Bookham has developed a technology called ASOC, an approach analogous to the design and manufacture of electronic ASICs, which can be used to form optical circuits on silicon chips. The company has been manufacturing optical ICs at a purpose-built wafer fab here since May.
"This investment from Intel reinforces our belief that ASOC is the future of optical networking," said Andrew Rickman, president and chief executive officer of Bookham (Milton, England). "At a time when the semiconductor industry is experiencing significant set-backs, it is reassuring to see that major players like Intel and Cisco see a bright future for Bookham Technology.
"Last year we raised about the same amount from numerous sources to help build our manufacturing capability," Rickman said. "This further $20 million will speed the introduction of products to be made in the factory."

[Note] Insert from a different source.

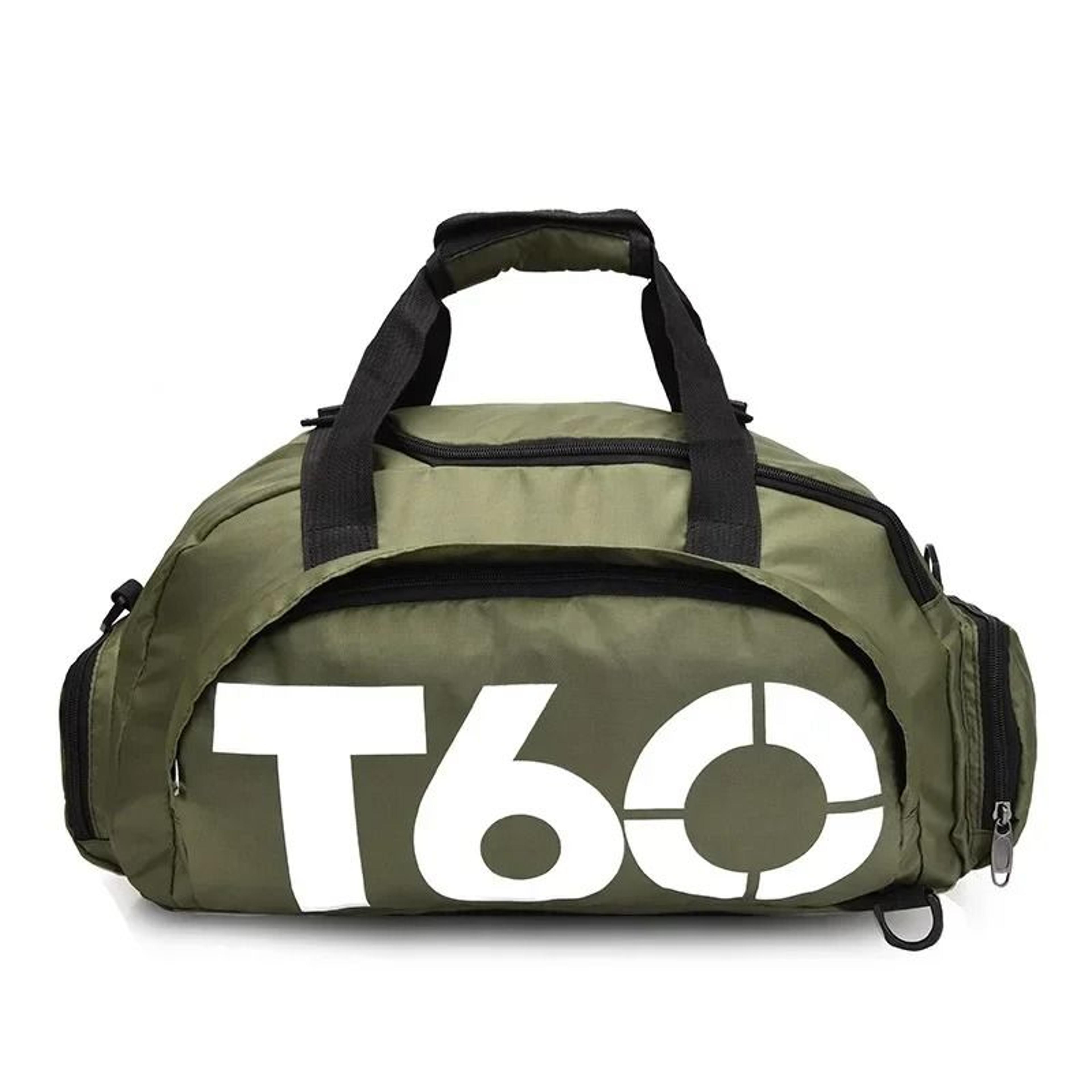 Ultralight Waterproof Sport And Yoga Travel Backpack 10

At present Bookham is manufacturing optical components for use in access networks and in dense wavelength division multiplexing. Rickman said new product introductions would be in the same area but offering greater integration.
Rickman said there were no particular product plans with Intel or Cisco that he could discuss.

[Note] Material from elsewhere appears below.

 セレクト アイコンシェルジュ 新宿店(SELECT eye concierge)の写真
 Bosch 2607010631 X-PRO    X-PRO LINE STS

"Our general strategy is that photonics will merge with mainstream electronics. There's already great demand for opto in the backplanes of equipment such as routers and switches. In the longer term the concept of photonics and electronics merged on the chip is something we firmly believe in."
He also said, "The investment makes sense for Intel as the more use of the Internet is encouraged the more computers will be sold."
He added, "Cisco has a very public strategy on optical networks. They are saying that if you can deliver enough bandwidth you can bypass a lot of ATM and Sonet stuff and deliver Internet Protocol over fiber."